**PROBLEM**
A word-for-word copy of the whole listing is required.
··· COLLECTED DATA ···
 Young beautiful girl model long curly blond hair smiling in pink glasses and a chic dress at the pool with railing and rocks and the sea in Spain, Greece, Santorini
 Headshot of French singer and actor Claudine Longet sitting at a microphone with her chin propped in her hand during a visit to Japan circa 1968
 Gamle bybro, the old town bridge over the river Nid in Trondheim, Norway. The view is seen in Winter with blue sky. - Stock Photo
···
**RESPONSE BELOW**
 Young beautiful girl model long curly blond hair smiling in pink glasses and a chic dress at the pool with railing and rocks and the sea in Spain, Greece, Santorini
 Headshot of French singer and actor Claudine Longet sitting at a microphone with her chin propped in her hand during a visit to Japan circa 1968
 Gamle bybro, the old town bridge over the river Nid in Trondheim, Norway. The view is seen in Winter with blue sky. - Stock Photo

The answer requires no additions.